**Requirement:**
Please reproduce the listing verbatim, without its images.

**Exercise data:**
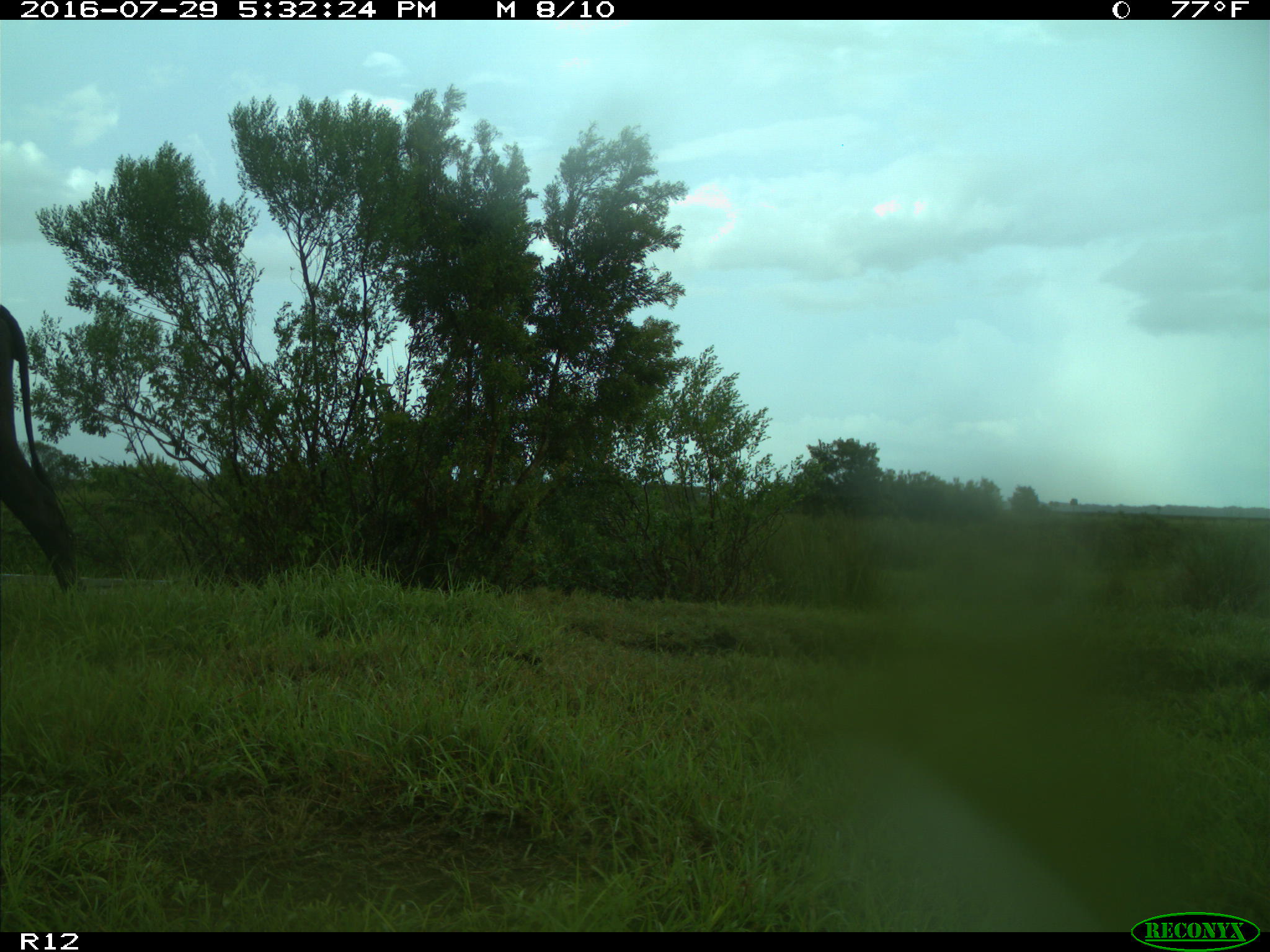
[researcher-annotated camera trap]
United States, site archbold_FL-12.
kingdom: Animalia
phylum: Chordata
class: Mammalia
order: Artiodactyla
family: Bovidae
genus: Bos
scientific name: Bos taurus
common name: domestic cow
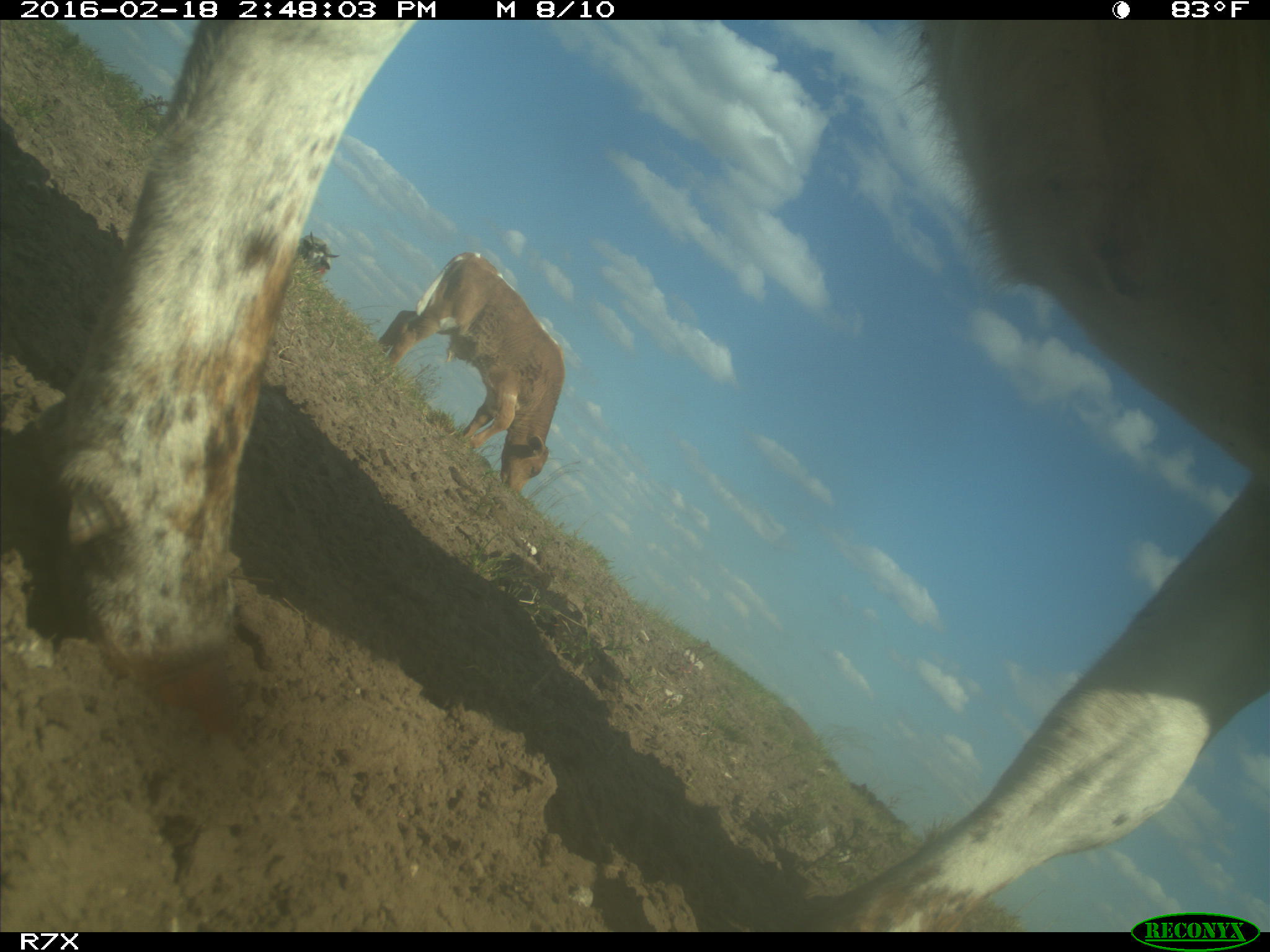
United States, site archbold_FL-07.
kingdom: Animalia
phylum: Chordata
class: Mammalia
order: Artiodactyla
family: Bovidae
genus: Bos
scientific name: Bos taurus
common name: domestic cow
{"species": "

**Response for this exercise:**
[researcher-annotated camera trap]
United States, site archbold_FL-12.
kingdom: Animalia
phylum: Chordata
class: Mammalia
order: Artiodactyla
family: Bovidae
genus: Bos
scientific name: Bos taurus
common name: domestic cow
United States, site archbold_FL-07.
kingdom: Animalia
phylum: Chordata
class: Mammalia
order: Artiodactyla
family: Bovidae
genus: Bos
scientific name: Bos taurus
common name: domestic cow
{"species": "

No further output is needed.